What is Tau Pathology?

Tau protein changes, known as tau pathology, are a key feature of Alzheimer’s disease (AD) and similar brain conditions. The main cause of this change is something called "hyperphosphorylation," where tau proteins gain extra chemical groups, causing them to misbehave. In their normal state, tau proteins help build and stabilize the microtubules, which are structures that keep brain cells organized and transport important materials.
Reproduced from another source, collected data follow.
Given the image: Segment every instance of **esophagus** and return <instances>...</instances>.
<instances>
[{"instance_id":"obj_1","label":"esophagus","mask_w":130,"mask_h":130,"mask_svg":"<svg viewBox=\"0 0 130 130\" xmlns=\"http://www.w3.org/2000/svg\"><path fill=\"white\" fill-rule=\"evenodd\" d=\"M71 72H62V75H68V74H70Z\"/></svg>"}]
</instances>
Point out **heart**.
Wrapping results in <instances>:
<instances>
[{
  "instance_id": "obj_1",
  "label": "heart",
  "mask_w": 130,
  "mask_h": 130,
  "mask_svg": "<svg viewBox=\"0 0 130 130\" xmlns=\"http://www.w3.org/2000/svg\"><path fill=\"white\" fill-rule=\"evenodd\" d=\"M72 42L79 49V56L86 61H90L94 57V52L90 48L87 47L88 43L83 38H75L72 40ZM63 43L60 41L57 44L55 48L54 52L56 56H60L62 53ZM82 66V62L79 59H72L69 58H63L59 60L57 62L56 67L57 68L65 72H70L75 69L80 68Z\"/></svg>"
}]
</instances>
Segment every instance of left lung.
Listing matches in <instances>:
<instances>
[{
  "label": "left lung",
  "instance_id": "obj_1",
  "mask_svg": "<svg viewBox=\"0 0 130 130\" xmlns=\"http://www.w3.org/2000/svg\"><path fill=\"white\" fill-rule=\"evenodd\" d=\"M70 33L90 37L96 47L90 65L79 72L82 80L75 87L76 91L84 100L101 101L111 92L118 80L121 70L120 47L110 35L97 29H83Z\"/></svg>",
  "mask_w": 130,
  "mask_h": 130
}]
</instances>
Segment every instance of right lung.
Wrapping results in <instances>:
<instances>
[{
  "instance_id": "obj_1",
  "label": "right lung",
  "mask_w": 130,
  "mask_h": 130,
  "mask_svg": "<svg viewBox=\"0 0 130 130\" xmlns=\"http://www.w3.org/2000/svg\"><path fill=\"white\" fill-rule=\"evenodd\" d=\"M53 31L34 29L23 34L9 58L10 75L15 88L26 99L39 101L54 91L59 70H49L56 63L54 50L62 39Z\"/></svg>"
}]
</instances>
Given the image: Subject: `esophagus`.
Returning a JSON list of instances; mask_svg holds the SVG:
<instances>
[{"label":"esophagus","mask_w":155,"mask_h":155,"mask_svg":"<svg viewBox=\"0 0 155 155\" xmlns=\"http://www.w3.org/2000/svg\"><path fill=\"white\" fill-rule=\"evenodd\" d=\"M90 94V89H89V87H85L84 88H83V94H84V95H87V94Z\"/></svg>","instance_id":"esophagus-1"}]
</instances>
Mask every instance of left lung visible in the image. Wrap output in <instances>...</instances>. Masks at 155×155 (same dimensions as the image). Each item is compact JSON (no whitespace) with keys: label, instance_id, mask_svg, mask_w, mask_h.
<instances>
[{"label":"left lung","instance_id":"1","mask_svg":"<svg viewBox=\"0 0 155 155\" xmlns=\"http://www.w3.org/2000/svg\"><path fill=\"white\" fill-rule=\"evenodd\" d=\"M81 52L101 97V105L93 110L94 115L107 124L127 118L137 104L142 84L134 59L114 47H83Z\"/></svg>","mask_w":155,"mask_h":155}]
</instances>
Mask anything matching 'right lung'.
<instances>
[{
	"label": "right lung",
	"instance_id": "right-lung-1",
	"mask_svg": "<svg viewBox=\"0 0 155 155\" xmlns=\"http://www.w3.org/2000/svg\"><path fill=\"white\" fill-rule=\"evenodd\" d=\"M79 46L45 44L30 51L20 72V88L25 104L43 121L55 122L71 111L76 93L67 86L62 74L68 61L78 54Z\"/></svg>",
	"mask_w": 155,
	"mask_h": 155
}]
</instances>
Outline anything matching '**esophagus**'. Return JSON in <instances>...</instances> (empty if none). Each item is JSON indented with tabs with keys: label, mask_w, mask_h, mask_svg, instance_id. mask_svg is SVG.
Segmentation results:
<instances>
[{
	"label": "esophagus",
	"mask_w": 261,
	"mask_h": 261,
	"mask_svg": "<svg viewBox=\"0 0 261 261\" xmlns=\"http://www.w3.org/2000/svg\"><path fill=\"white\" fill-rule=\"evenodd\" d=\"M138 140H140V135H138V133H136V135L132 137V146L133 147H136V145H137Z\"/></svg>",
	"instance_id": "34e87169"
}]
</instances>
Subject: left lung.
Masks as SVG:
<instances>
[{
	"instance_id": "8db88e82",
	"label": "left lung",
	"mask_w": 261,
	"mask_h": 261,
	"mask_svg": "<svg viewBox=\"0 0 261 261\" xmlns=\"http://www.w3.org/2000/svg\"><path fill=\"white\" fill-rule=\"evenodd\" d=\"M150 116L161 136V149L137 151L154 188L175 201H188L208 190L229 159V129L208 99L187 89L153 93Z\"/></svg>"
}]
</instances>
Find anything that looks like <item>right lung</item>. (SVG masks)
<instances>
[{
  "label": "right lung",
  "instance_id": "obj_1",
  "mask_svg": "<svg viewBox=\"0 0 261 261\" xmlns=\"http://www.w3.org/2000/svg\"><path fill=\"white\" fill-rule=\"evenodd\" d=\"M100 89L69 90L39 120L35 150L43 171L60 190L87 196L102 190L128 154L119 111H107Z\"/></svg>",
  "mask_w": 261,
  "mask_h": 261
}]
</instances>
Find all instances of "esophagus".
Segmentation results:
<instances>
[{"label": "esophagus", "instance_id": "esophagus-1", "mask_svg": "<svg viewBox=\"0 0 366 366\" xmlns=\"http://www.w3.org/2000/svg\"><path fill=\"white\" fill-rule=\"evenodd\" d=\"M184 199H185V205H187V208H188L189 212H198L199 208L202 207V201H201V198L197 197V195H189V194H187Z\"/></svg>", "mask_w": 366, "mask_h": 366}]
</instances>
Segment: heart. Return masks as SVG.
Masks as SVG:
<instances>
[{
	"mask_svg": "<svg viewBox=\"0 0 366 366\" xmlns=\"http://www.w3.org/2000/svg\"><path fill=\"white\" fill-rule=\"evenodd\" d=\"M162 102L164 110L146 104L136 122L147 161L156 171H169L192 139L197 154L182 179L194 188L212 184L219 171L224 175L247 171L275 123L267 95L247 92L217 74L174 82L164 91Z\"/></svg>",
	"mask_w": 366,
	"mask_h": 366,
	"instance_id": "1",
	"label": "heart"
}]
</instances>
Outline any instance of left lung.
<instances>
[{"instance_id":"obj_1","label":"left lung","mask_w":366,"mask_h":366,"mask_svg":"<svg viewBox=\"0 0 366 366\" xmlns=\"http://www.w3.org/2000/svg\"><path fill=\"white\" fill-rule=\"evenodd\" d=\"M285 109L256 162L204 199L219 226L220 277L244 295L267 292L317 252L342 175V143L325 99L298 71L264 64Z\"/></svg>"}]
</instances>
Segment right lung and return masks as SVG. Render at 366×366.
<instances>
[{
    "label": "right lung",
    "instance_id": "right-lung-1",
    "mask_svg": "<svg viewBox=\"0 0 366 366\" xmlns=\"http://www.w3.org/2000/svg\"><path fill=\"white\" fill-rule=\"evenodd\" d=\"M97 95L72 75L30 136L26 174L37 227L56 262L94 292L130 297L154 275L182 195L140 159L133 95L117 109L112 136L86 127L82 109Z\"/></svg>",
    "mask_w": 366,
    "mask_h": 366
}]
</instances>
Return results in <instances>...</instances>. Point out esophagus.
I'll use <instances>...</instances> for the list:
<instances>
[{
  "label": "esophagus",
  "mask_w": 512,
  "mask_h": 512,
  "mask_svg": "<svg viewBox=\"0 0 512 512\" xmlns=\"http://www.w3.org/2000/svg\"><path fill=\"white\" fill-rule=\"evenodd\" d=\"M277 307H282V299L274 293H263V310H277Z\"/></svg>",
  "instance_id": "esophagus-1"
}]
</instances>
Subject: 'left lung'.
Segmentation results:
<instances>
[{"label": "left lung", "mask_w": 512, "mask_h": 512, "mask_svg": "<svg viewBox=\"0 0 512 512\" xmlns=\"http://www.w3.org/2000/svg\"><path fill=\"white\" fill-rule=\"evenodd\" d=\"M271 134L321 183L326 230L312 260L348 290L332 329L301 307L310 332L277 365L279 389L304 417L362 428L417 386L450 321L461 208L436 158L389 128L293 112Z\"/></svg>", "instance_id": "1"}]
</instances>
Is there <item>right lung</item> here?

But when tau becomes hyperphosphorylated, it not only loses this stabilizing function but also becomes toxic. It begins to trap healthy tau proteins and other essential proteins that support microtubules, disrupting the cell's internal structure and causing damage. This breakdown is thought to contribute significantly to the brain cell death seen in Alzheimer’s and related diseases.1

Role of Tau Pathology in Early-Stage AD diagnosis

Tau pathology plays a significant role in diagnosing early-stage Alzheimer's disease (AD) due to its strong link with symptom development and progression.2 In AD, abnormal tau proteins begin to accumulate and form neurofibrillary tangles, disrupting essential brain cell functions and causing cognitive decline. Identifying tau pathology, especially through imaging and biomarkers, can help distinguish AD from other neurodegenerative diseases and predict the onset of symptoms, making it a valuable marker in early diagnosis.2

Increased focus on tau targeted treatments for AD has necessitated the requirement for specific biomarkers for detecting insoluble, aggregated tau.3 Tau positron emission tomography (PET) imaging studies have shown that insoluble tau aggregates are predictive of cognitive decline, even in the early pre-symptomatic stages of AD.4 Tau PET is currently the most accurate prognostic marker for AD. However, the high cost and complex infrastructure required for tau PET imaging limit its use to specialized centers.5

Fortunately, recent advancements in blood-based biomarkers have provided a more cost-effective and clinically accessible option to testing. The most common biomarkers of tau include mid-domain total tau or phosphorylated tau (pTau) such as pTau181, pTau217, or pTau231.6-9 However, these biomarkers are more strongly associated with beta-amyloid plaque rather than insoluble tau aggregates.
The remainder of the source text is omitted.